EXERCISE DATA –
========
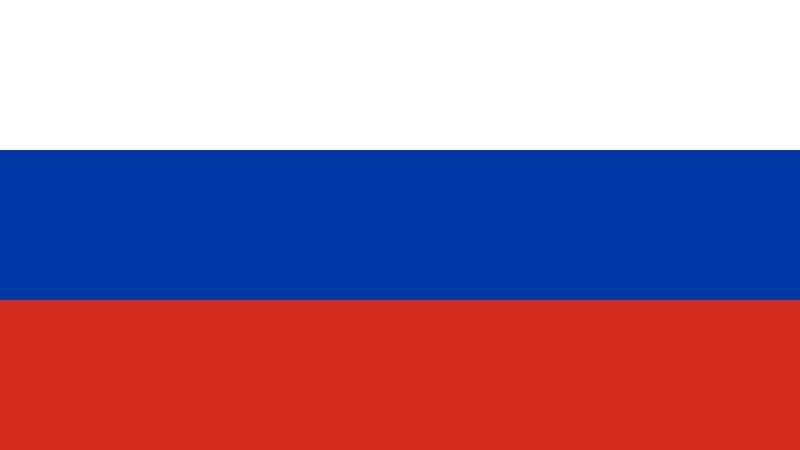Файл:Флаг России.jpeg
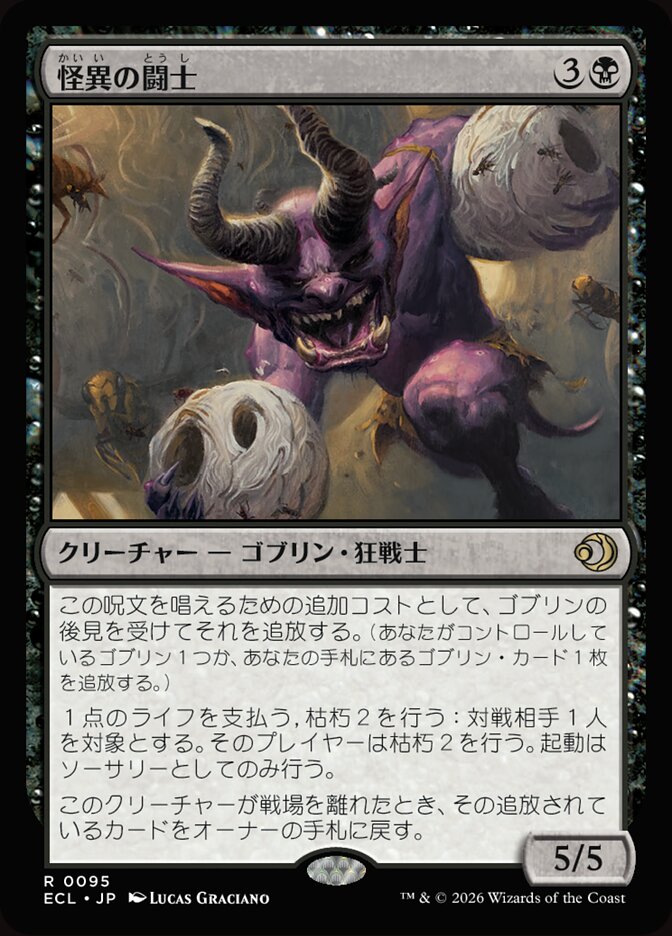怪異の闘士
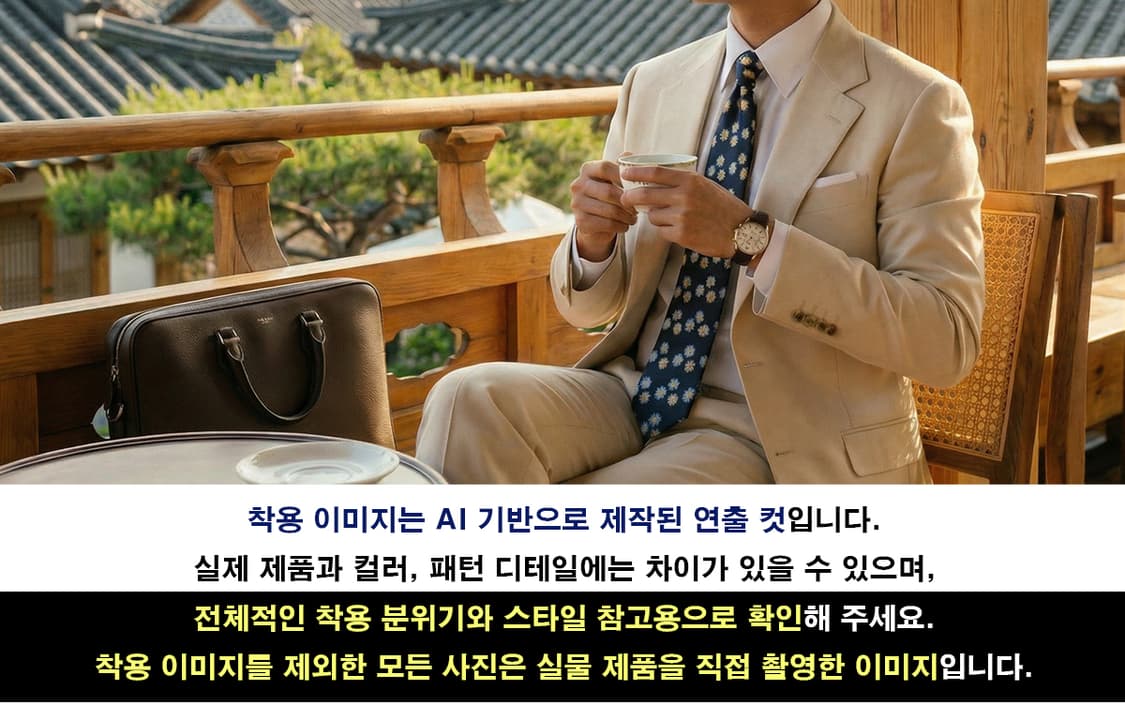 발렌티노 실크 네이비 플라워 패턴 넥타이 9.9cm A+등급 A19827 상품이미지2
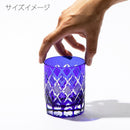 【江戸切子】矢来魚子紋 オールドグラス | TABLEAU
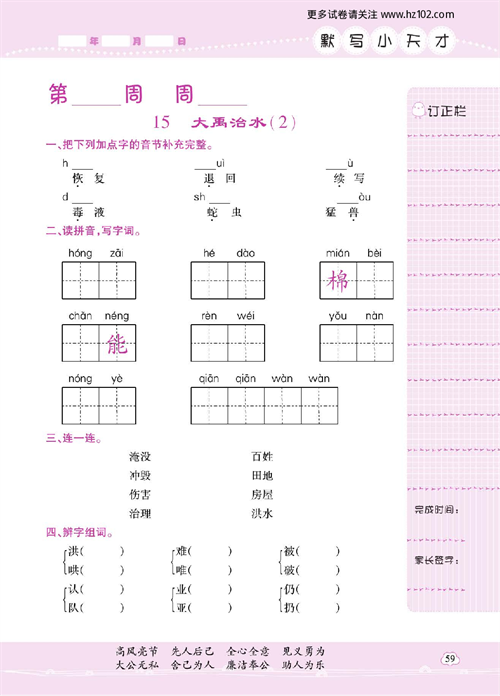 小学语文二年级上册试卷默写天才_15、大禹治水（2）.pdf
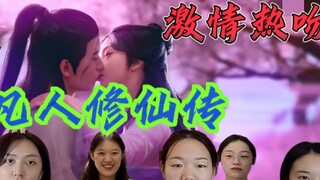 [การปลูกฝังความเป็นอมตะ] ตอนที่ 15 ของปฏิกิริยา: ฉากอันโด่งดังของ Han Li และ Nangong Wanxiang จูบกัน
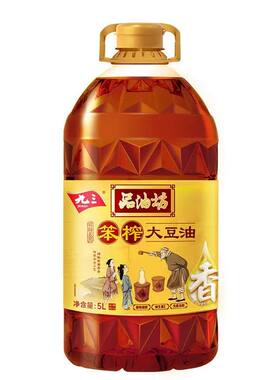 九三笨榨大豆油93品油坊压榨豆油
========
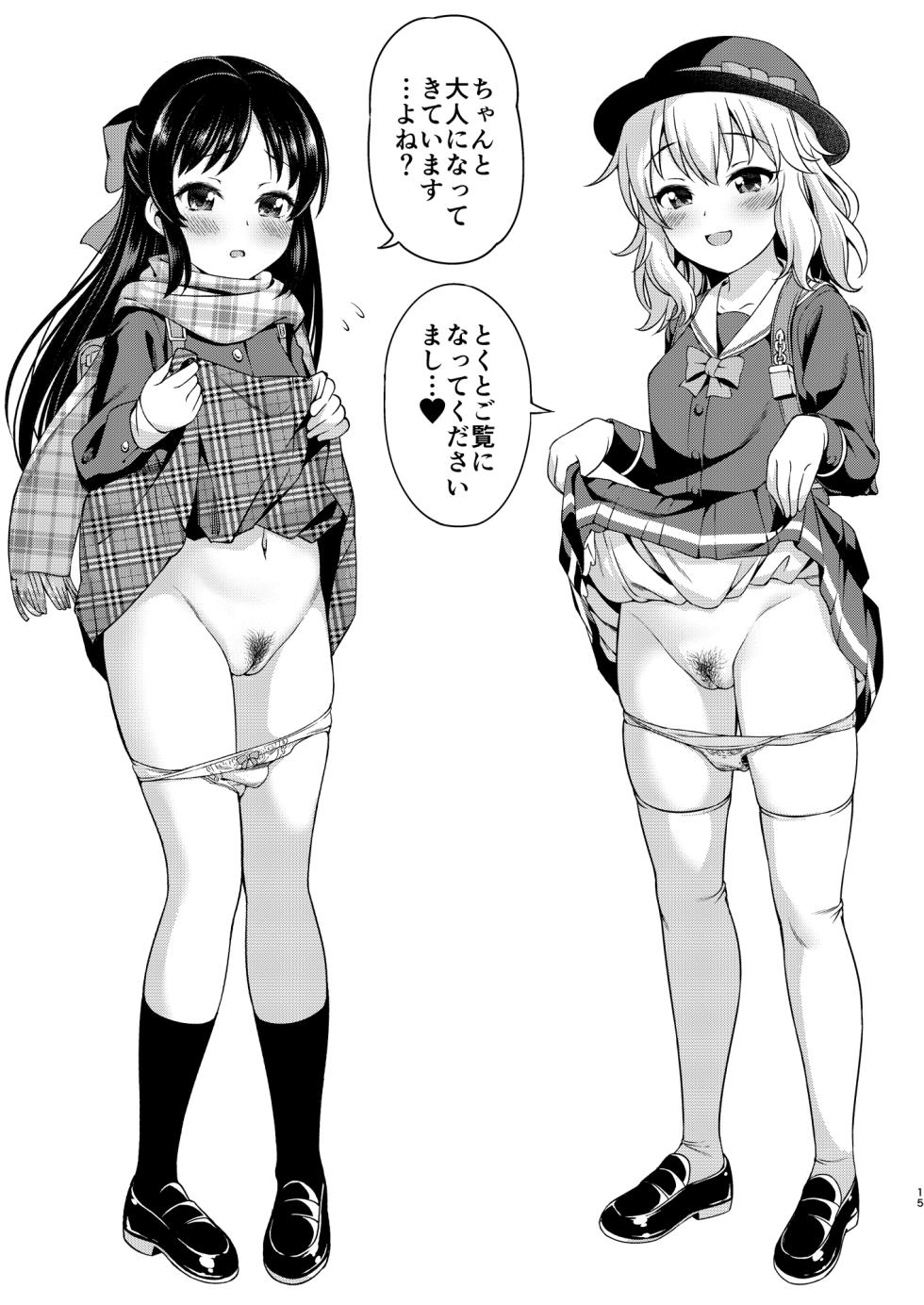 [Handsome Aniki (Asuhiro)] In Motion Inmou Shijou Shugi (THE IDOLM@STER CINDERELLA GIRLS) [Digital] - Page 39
========
WHAT YOU NEED TO DO – The lines to set down run from the line with "[การปลูกฝังความเป็นอมตะ] ตอนที่ 15" up to and including the line with "九三笨榨大豆油93品油坊压榨豆油" in the entries above. Reproduce them exactly, with no pictures.

OUTPUT OF THE EXERCISE –
 [การปลูกฝังความเป็นอมตะ] ตอนที่ 15 ของปฏิกิริยา: ฉากอันโด่งดังของ Han Li และ Nangong Wanxiang จูบกัน
 九三笨榨大豆油93品油坊压榨豆油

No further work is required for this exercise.